After the original 2020 paper, which for machine learning standards is ancient by now, many follow up works advanced the field:
- Efficiency improvements, some implementation allowing even real-time rendering speeds.
- Enhanced realism
- Extend to 3D reconstruction, video, augmented reality
Metrics
Evaluating the quality of a Neural Radiance Field (NeRF) reconstruction typically involves measuring how well the rendered views match the ground truth views. Common metrics are:
-
Peak Signal-to-Noise Ratio (PSNR)
- Measures the similarity between the rendered and ground truth images.
- Higher PSNR indicates better reconstruction quality.
-
Structural Similarity Index Measure (SSIM)
- Evaluates perceptual similarity, focusing on structural information in the images.
- Values range from 0 to 1, with 1 being a perfect match.
-
Mean Squared Error (MSE)
- Quantifies pixel-wise differences between rendered and ground truth images.

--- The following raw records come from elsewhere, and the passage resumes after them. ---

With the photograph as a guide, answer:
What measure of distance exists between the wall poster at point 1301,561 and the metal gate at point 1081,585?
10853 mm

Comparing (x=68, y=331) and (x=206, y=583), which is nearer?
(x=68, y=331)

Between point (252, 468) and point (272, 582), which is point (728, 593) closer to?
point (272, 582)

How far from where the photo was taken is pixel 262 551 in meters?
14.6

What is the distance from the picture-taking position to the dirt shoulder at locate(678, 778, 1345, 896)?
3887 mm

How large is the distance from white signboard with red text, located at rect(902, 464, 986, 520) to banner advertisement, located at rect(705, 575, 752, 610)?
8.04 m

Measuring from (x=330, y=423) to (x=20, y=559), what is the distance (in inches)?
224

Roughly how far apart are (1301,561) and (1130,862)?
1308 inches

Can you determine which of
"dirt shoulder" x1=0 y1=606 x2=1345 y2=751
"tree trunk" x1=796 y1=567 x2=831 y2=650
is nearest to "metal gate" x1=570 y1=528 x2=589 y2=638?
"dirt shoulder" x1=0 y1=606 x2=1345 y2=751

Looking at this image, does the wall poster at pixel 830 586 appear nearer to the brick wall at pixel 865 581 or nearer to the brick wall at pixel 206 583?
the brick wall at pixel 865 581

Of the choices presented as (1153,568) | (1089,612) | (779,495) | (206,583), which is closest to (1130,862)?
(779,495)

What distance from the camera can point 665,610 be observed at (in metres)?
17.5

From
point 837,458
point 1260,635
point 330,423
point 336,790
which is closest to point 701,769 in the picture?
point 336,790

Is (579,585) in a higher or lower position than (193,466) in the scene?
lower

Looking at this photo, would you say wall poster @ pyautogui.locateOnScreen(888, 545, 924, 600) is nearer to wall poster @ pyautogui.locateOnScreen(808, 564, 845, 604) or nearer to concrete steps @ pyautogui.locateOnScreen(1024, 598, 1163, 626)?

- Lower MSE indicates better reconstruction.
-
Learned Perceptual Image Patch Similarity (LPIPS)
- Measures perceptual differences using features extracted from a deep neural network.
- Lower LPIPS scores indicate better perceptual quality.
-
Rendering Speed and Efficiency
- Evaluates the time taken to generate a single view.
- Important for real-time or practical applications.
-
Novel View Synthesis Accuracy
- Tests how accurately NeRF renders unseen viewpoints by comparing to withheld validation images.
IMO, metrics cannot replace visual Inspection , especially for evaluating geometric consistency, artifacts, and texture quality in rendered scenes.